Supplied passage:
== Segment start ==

Serta Simmons’ Chapter 11 filing in Texas on Monday lifts the leveraged loan default rate for the last 12 months to 8.8% from 5.3%, says Eric Rosenthal, senior director of leveraged finance at Fitch Ratings.
Why it matters: A default rate in the high single digits indicates an industry is in distress. Consumer products is in distress.
- The default rate, however, is largely driven by two issuers, Serta Simmons and Revlon (which filed for bankruptcy in June), Rosenthal notes.
What we’re watching: Among the most distressed issuers aside from Serta Simmons according to Fitch, S&P Global Ratings and Moody’s Investor Services are:
- San Francisco-based beauty company Rodan & Fields
- Los Angeles-based cosmetics business Anastasia Beverly Hills
- Austin, Texas-based home decor company KNB Holdings Corp.
- New York-based apparel manufacturer Premier Brands Group.
The big picture: The institutional loan default rate across industries for the trailing 12 months rose to 1.7% from 1.6%, the highest level since June 2021, Rosenthal says.
- The large middle market (LMM) default rate is expected to increase from 1.2% “due to a greater vulnerability to rising interest rates,” he adds.
Driving the news: Under bankruptcy protection, Serta Simmons aims to restructure its debt, reducing it from $1.9 billion to $300 million.
- The prepackaged plan includes $125 million of debtor-in-possession financing and another $125 million once it exits Chapter 11.
Between the lines: In addition to significant debt maturities this year, Serta Simmons cited reduced consumer spending, rising material costs, supply chain disruptions and the adverse effects of COVID-19 as the reasons behind its bankruptcy.
- Ongoing litigation also played a role, says Judah Gross, also a senior director of leveraged finance at Fitch.
Catch up fast: Serta Simmons is being sued by a group of funds including Apollo for allowing rival lenders to jump ahead in seniority in exchange for $200 million in fresh capital as part of a 2020 restructuring.
What they’re saying: “Serta envisions a restructuring that will delever the company by about $1.6 billion and hand over the lion’s share of the equity to first-lien, second-out lenders,” Gross explains.
- “However, Serta acknowledges that its ability to restructure its balance sheet and emerge from Chapter 11 is inextricably tied to the resolution of the disputes raised in connection with the 2020 priming transactions,” he says.
- “Together with its bankruptcy filing, Serta also filed a litigation with the bankruptcy court seeking a declaratory judgment that the priming transactions executed in 2020 were valid,” Gross adds.
The bottom line: Given reduced spending, inflation and a difficult debt financing market, Serta Simmons will be joined by a number of consumer-facing companies as this year unfolds.

== Segment end ==

Dataset entries
== Segment start ==

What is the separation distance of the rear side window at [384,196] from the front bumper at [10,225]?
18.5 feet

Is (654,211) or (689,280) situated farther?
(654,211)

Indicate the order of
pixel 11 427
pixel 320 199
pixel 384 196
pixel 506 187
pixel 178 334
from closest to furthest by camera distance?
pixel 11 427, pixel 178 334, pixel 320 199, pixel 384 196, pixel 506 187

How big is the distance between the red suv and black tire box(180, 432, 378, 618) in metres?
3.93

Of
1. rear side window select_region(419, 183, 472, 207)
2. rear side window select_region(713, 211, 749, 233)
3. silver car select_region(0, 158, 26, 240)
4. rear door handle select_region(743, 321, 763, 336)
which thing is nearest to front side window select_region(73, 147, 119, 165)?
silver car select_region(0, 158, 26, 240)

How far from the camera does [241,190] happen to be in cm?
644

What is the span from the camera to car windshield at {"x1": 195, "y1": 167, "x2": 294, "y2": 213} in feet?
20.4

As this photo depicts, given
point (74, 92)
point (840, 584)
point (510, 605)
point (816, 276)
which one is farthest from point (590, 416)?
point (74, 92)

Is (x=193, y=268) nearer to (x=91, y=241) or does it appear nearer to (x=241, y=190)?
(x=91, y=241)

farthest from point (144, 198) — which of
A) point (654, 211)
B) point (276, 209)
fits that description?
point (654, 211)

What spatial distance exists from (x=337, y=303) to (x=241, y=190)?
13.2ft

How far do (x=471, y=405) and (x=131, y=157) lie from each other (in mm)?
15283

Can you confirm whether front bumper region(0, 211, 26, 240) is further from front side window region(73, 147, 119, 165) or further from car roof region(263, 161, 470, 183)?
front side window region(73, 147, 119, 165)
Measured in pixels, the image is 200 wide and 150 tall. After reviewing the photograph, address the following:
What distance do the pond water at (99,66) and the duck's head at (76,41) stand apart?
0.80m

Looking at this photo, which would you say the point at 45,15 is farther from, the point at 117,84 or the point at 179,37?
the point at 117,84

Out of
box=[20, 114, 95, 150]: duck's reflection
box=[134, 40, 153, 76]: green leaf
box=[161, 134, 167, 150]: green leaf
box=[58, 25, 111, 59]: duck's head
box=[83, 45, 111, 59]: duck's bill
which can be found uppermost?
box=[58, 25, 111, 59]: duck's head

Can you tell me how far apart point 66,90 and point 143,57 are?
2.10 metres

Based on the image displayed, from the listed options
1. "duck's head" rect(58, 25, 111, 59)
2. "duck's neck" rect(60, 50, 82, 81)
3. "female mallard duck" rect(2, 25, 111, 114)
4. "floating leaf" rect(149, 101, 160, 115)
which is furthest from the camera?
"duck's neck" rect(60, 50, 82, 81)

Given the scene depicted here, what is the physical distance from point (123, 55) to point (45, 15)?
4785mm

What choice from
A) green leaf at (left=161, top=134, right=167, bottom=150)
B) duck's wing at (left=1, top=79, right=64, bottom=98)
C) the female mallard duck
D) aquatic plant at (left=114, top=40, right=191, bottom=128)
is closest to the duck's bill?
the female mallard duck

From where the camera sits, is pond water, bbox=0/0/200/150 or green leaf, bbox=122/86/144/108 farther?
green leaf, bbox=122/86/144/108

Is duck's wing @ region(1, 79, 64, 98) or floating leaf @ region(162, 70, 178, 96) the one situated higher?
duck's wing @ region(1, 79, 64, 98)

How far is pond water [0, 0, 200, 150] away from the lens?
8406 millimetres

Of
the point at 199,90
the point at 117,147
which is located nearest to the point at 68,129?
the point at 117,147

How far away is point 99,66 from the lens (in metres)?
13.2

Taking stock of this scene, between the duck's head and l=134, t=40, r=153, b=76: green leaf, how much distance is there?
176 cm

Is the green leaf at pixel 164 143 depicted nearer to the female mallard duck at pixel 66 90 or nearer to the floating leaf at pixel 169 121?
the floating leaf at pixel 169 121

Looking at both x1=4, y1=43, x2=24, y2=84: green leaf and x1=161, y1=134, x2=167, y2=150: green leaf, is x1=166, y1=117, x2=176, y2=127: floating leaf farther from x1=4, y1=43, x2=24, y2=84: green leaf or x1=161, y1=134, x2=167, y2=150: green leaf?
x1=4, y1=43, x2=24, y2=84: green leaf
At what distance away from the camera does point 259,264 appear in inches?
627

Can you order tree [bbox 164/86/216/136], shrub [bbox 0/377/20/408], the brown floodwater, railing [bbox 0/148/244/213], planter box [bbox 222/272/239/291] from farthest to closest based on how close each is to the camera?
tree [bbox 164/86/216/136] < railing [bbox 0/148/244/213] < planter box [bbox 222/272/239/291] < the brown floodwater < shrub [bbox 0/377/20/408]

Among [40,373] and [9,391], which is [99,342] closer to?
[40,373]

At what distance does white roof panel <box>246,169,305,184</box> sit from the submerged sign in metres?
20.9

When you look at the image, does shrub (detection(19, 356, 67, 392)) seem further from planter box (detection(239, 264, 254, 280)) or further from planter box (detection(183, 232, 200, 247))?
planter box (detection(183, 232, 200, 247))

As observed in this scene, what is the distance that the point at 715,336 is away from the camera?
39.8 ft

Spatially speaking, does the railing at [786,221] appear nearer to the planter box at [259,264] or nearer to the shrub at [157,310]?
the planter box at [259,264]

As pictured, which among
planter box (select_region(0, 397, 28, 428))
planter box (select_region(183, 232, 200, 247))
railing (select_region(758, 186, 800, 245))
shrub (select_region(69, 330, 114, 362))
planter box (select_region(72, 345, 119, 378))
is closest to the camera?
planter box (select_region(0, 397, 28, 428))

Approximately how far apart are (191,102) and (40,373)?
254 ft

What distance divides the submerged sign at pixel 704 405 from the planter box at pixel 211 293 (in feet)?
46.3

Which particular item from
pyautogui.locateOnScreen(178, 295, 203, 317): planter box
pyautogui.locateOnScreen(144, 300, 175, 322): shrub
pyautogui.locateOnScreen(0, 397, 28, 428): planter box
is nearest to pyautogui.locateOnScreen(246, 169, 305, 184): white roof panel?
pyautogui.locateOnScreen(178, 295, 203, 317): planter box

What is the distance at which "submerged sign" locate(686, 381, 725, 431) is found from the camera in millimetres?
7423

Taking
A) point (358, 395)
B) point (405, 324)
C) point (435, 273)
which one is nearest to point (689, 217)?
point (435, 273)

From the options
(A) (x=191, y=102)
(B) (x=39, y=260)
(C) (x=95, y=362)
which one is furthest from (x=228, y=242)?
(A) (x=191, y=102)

== Segment end ==

Can you rewrite the Serta Simmons bankruptcy article between "Serta Simmons’ Chapter" and "June), Rosenthal notes.", inclusive, putting "trouble" wherever "distress" appears? You won't need the rows for this.

Serta Simmons’ Chapter 11 filing in Texas on Monday lifts the leveraged loan default rate for the last 12 months to 8.8% from 5.3%, says Eric Rosenthal, senior director of leveraged finance at Fitch Ratings.
Why it matters: A default rate in the high single digits indicates an industry is in trouble. Consumer products is in trouble.
- The default rate, however, is largely driven by two issuers, Serta Simmons and Revlon (which filed for bankruptcy in June), Rosenthal notes.